Exercise requirements: What's needed is a word-for-word retyping of the entries below, pictures omitted.
[Task inputs Boundary: Start]
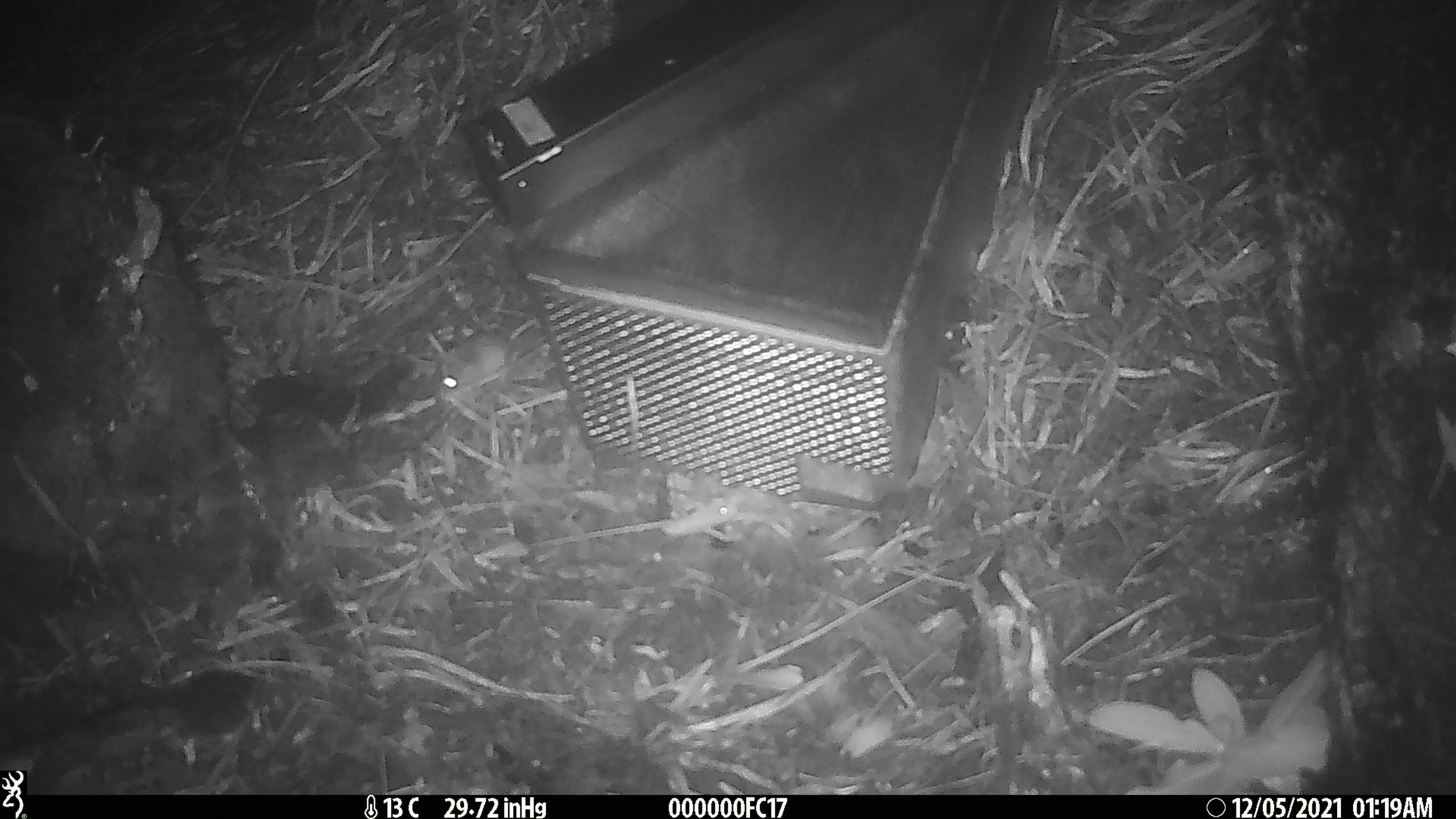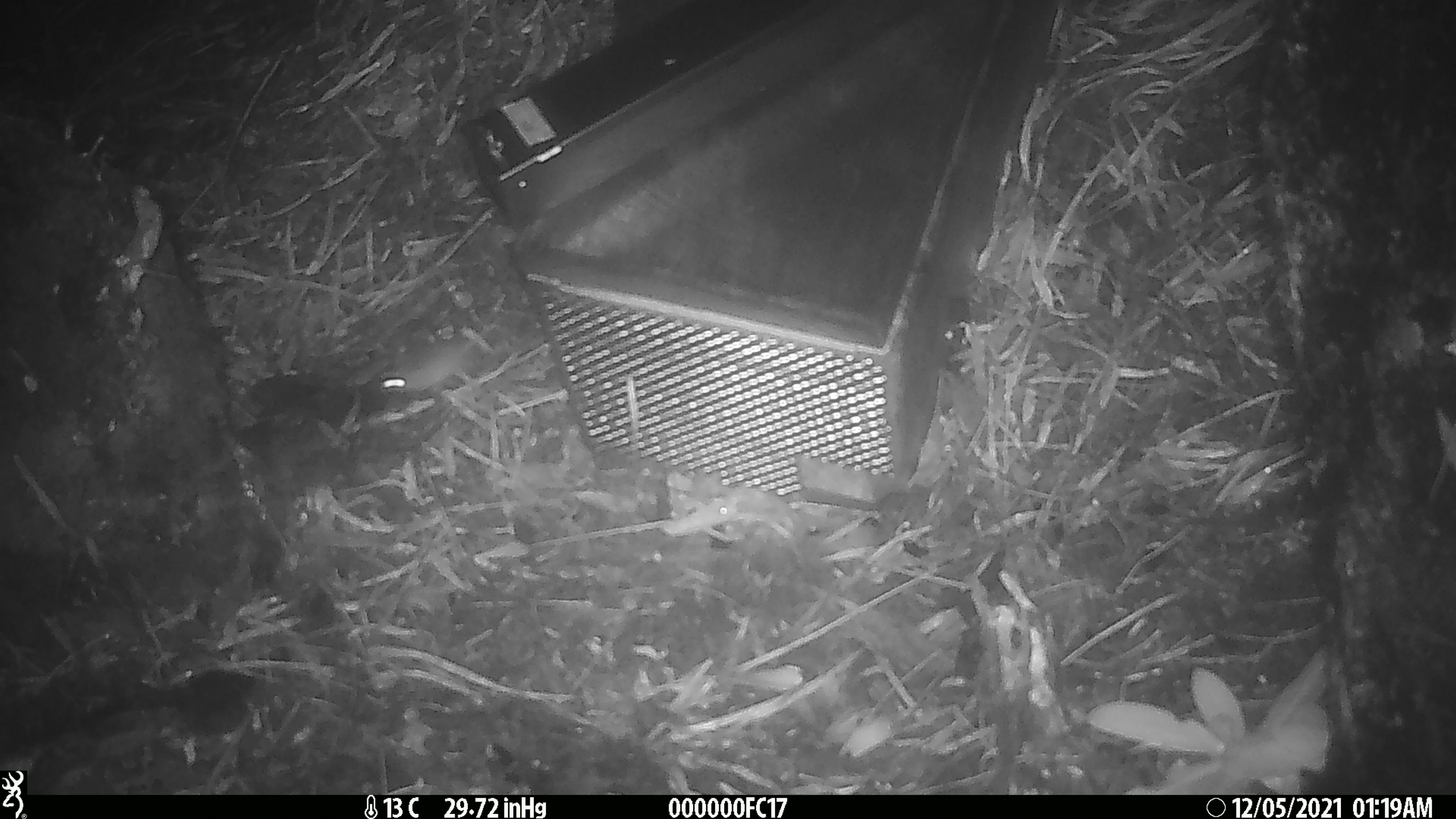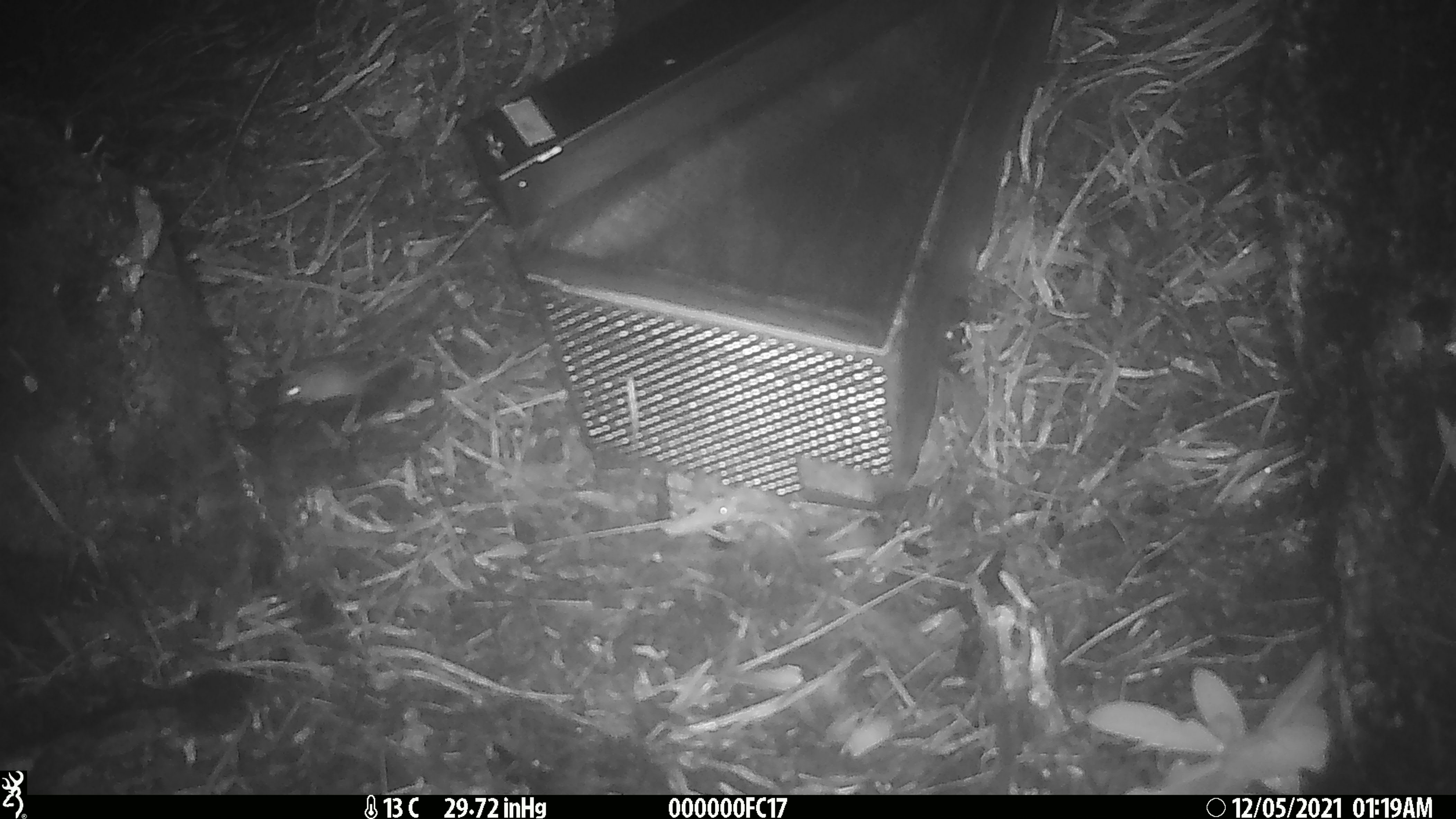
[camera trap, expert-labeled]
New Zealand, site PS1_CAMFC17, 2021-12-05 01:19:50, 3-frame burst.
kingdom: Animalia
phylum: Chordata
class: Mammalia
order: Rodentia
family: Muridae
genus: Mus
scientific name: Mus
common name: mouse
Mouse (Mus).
[Task inputs Boundary: End]
Output of the task:
[camera trap, expert-labeled]
New Zealand, site PS1_CAMFC17, 2021-12-05 01:19:50, 3-frame burst.
kingdom: Animalia
phylum: Chordata
class: Mammalia
order: Rodentia
family: Muridae
genus: Mus
scientific name: Mus
common name: mouse
Mouse (Mus).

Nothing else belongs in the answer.